» Written tasks
**a)** Rewrite the funding discussion from "Audience: Hardware can’t" to "lot of things.", replacing "unit economics" with "cost per unit".
**b)** Name the three fields mentioned in the funding discussion's sentence that begins "Robotics and cannabis".
**c)** Continue the funding discussion from where it stops.

It’s all about finding the pieces of the story that make sense. Robotics and cannabis, the ag story—Blue Robotics is doing some interesting things. These are some big problems that need to be solved. Then you move on to stronger areas when the economics are easier to manage over time.
Audience: Hardware can’t succeed without good software, and the reverse is true as well. Software needs compact, efficient hardware. What makes the decision to fund or not to fund when you’re presented with something that has to work forward in both areas?
Edelhart: Margin, and predictable margins. One of the challenges—I’m a relatively small fund compared to some of the others up here. In hardware it’s more difficult to know in the beginning what the unit economics will be, what the margin will be. You don’t know the yields. You don’t know a lot of things.

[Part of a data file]

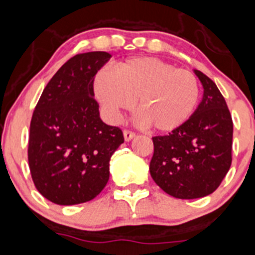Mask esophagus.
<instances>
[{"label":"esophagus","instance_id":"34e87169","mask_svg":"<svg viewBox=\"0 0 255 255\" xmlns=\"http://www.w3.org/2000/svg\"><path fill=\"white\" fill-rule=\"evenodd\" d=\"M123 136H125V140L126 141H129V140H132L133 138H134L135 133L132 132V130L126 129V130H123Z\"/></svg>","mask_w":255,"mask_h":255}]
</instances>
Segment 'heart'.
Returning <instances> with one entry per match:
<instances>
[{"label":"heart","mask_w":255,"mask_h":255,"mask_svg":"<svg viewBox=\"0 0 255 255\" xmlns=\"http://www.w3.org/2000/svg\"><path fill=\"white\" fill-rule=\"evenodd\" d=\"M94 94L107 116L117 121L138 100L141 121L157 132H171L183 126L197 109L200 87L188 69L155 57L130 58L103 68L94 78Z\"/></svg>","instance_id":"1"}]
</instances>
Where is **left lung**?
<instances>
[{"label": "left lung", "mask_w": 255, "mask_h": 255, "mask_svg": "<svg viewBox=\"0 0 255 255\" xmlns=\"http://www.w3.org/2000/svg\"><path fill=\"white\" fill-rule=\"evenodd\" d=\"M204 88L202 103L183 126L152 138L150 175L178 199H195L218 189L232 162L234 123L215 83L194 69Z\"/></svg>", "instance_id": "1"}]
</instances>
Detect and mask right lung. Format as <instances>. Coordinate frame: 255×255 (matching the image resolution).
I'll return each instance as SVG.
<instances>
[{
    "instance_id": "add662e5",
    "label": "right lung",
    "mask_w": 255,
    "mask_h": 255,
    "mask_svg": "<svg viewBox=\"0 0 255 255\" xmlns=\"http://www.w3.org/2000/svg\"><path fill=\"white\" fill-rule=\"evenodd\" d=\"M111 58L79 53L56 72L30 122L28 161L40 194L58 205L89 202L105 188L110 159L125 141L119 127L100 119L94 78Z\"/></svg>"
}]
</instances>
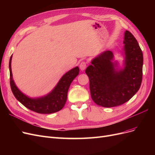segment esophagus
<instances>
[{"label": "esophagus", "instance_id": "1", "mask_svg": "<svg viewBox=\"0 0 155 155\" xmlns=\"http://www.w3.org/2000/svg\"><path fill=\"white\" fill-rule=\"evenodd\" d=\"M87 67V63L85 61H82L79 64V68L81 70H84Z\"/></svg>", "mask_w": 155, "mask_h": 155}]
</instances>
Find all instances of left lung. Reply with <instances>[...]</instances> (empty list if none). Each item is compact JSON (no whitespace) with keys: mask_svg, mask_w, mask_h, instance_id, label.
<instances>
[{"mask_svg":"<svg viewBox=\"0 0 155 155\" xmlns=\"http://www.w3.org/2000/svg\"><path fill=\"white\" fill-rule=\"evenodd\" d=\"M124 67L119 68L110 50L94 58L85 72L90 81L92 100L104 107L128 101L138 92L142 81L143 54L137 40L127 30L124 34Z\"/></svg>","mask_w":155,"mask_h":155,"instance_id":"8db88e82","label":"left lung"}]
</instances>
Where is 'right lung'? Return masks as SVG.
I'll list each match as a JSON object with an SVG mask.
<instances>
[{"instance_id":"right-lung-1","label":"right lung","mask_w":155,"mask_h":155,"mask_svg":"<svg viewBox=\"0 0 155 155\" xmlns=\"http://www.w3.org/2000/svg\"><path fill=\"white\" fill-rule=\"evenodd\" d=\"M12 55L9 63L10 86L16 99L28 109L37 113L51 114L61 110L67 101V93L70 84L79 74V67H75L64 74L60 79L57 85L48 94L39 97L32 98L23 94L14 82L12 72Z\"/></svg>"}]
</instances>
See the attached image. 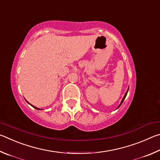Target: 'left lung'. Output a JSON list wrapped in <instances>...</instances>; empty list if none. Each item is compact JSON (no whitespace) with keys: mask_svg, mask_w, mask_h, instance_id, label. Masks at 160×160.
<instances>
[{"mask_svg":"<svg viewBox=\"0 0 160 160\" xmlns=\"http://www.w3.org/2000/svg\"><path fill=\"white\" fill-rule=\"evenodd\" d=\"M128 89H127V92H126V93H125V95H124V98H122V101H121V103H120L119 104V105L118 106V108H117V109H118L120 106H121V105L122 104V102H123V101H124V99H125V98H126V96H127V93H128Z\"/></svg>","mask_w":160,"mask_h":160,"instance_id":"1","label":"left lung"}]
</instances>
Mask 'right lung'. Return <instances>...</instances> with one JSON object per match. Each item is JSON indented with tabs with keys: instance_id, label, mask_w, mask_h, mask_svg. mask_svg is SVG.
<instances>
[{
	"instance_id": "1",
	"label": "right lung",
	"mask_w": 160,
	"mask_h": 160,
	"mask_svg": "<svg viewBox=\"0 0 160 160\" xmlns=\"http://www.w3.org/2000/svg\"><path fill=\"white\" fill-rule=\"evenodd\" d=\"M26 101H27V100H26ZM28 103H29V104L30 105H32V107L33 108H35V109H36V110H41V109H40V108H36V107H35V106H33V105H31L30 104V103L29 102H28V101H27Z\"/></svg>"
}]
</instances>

» Answers per task
**a)**
Audience: Hardware can’t succeed without good software, and the reverse is true as well. Software needs compact, efficient hardware. What makes the decision to fund or not to fund when you’re presented with something that has to work forward in both areas?
Edelhart: Margin, and predictable margins. One of the challenges—I’m a relatively small fund compared to some of the others up here. In hardware it’s more difficult to know in the beginning what the cost per unit will be, what the margin will be. You don’t know the yields. You don’t know a lot of things.

**b)** Robotics, cannabis, ag

**c)**
The more the entrepreneur can help bring that forward – we’ve done some test runs, we’ve done this, we’ve done that, we have a sense of how this will naturally scale as a business – it makes it much easier for us to understand. If we don’t understand that, maybe the company will take $1 million to get to a product, or maybe it’ll take $10 million, or $100 million. That can be a big challenge for us, because we don’t have the resources to support an unbounded requirement for capital.
With software, it’s easier, in many cases, to understand what the fundamental unit economics are. It’s easier for a fund sitting in front of a software company to say, “Okay, we see what the hard costs are. We see how it amortizes. We get a sense of what the margins are going to be, how much cash we’re going to need, and we’re comfortable with that.” That’s one reason for the sort of prejudice toward software. In the beginning, it’s easier for us to analyze and get comfortable with.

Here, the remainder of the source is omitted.